_TESTO FORNITO_
--------------------------------

Sicilia, inizio Novecento. A Castellatani gli uomini sono destinati a respirare la polvere dello zolfo per poter sopravvivere. Teresa, la protagonista, cresce coltivando dentro di sé il desiderio di diventare maestra per insegnare ai bambini del paese ad immaginare una nuova esistenza. Ma quando incontra Giovanni, uno zolfataro, comprende che il matrimonio è forse l’unica possibilità per garantirsi un futuro dignitoso. Inizialmente distanti, Teresa e Giovanni scoprono lentamente un amore fatto di sguardi, silenzi e piccoli gesti, capace di resistere al tempo, ai sacrifici e alla mentalità chiusa del paese.
È da questa storia che prende avvio La zolfatara di Irene Di Liberto, pubblicato da Piemme: un romanzo che nasce da una memoria familiare, quella del nonno paterno dell’autrice, caruso nella zolfara di Casteltermini, una delle miniere di zolfo più importanti d’Europa. Un ricordo privato che diventa materia narrativa e che si trasforma in una storia corale, capace di raccontare non soltanto un’epoca, ma anche un’intera comunità.
Mi sembra quasi di vederli quei minatori attraverso le sue dettagliate descrizioni:
“Sulle spalle curve dei minatori si reggeva il paese. La loro fatica teneva in piedi quasi tutte le famiglie… erano senza aria e senza luce i surfarari… scavavano gli uomini e scavavano i carusi, anche a mani nude.”

--------------------------------

_ISTRUZIONI DI LAVORO_
(1) Rispondi in base al testo:
(a) Che cosa desidera diventare Teresa?
(b) Quale editore ha pubblicato il romanzo?
(c) In quale zolfara lavorava da caruso il nonno paterno dell'autrice?
(2) Trascrivi il passo del testo che va da «Sicilia, inizio Novecento.» fino a «chiusa del paese.» incluso.
Le voci riportate di seguito non hanno alcuna relazione con il testo.

--------------------------------

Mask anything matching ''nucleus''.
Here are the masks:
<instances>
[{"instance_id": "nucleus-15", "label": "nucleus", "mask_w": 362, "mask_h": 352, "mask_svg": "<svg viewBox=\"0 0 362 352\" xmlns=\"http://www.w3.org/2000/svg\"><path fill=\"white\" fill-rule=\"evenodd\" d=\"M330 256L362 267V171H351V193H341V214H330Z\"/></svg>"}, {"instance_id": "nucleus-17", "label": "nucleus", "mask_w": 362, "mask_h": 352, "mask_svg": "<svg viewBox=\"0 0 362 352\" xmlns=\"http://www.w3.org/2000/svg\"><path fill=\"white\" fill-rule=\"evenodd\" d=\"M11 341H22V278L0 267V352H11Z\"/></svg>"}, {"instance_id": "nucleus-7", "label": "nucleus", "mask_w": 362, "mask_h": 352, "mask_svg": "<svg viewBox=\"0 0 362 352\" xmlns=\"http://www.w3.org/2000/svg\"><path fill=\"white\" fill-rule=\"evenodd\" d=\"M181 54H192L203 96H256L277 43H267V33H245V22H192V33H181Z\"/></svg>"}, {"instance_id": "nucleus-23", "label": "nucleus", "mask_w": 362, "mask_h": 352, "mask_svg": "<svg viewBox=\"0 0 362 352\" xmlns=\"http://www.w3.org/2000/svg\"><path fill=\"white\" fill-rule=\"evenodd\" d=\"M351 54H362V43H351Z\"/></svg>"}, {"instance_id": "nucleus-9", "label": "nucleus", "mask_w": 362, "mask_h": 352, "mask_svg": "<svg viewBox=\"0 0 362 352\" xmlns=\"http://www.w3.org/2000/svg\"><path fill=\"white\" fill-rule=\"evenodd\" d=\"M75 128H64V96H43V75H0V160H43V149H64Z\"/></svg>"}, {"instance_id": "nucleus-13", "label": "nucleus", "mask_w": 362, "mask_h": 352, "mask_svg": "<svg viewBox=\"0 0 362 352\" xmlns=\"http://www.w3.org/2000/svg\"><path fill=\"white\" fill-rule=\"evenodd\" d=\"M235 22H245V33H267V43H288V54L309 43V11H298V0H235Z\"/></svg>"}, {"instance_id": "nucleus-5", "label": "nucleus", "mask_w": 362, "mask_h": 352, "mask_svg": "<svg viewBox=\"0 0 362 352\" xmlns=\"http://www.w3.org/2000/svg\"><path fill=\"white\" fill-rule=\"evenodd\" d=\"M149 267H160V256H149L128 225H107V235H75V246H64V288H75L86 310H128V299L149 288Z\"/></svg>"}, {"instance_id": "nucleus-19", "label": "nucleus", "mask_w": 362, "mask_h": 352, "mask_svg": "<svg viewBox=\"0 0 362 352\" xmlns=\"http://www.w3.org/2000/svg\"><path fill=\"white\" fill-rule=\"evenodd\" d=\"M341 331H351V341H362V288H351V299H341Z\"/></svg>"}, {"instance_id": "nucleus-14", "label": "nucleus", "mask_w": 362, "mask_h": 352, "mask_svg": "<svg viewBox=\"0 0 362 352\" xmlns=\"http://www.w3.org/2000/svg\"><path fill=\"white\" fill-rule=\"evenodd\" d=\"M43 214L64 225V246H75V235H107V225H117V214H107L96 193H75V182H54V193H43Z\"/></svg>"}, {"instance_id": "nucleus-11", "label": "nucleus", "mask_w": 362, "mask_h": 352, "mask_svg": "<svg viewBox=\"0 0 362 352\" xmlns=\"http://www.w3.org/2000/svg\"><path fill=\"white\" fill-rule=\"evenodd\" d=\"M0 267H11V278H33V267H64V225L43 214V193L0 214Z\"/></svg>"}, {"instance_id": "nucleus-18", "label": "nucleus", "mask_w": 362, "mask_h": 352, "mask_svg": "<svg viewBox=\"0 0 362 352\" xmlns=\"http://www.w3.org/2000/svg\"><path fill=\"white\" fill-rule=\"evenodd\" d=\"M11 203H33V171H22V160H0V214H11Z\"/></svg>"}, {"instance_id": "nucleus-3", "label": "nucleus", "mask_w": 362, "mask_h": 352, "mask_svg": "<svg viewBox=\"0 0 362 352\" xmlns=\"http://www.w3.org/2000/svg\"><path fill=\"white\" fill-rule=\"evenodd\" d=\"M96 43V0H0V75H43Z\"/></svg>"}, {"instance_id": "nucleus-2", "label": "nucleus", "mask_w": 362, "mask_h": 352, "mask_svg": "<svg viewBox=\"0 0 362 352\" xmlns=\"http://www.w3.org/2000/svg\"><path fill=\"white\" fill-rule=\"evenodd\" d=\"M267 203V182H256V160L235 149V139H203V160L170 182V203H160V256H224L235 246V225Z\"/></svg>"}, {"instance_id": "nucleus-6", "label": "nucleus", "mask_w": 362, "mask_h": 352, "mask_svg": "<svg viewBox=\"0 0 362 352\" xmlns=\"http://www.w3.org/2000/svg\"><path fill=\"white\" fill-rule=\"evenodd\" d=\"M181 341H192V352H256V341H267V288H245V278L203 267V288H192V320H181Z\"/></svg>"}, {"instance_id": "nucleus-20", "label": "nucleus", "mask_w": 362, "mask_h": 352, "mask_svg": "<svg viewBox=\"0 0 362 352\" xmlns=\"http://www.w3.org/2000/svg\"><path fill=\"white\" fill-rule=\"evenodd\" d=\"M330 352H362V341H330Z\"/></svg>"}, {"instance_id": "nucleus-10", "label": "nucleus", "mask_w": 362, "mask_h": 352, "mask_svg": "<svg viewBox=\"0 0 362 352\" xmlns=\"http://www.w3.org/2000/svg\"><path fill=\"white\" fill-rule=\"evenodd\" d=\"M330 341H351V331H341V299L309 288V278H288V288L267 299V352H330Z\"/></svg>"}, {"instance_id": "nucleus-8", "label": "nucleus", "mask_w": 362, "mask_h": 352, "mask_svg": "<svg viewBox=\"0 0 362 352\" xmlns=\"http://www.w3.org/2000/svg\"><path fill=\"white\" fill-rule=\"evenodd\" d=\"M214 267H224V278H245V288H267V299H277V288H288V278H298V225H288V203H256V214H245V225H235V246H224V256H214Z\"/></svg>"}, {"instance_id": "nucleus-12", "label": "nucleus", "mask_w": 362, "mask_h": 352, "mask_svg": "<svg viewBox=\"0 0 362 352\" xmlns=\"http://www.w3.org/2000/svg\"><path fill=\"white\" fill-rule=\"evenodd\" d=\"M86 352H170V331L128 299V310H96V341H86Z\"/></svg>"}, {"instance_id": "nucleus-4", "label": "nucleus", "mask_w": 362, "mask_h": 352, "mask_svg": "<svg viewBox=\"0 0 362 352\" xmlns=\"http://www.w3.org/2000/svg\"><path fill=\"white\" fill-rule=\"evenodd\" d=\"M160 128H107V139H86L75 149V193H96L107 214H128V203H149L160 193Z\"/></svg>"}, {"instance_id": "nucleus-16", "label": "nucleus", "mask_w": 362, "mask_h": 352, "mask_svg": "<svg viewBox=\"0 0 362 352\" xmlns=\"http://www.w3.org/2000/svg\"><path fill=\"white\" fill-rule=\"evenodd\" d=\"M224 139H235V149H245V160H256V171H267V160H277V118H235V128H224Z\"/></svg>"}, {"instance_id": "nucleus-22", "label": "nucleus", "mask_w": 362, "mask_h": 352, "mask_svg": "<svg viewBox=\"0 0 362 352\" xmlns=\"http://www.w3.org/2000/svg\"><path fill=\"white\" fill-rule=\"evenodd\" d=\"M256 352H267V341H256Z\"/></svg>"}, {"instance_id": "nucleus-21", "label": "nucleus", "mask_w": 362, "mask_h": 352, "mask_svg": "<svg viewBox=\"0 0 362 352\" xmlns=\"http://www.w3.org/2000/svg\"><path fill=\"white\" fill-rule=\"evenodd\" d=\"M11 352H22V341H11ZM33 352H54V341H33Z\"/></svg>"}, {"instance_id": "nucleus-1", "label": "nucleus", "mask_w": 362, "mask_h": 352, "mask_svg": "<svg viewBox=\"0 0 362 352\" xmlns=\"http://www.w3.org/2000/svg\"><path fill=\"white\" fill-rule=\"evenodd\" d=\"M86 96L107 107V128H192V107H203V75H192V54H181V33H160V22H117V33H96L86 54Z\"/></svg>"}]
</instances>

--------------------------------

_RISULTATI ATTESI_
(1)
(a) Maestra.
(b) Piemme.
(c) Nella zolfara di Casteltermini.

(2)
Sicilia, inizio Novecento. A Castellatani gli uomini sono destinati a respirare la polvere dello zolfo per poter sopravvivere. Teresa, la protagonista, cresce coltivando dentro di sé il desiderio di diventare maestra per insegnare ai bambini del paese ad immaginare una nuova esistenza. Ma quando incontra Giovanni, uno zolfataro, comprende che il matrimonio è forse l’unica possibilità per garantirsi un futuro dignitoso. Inizialmente distanti, Teresa e Giovanni scoprono lentamente un amore fatto di sguardi, silenzi e piccoli gesti, capace di resistere al tempo, ai sacrifici e alla mentalità chiusa del paese.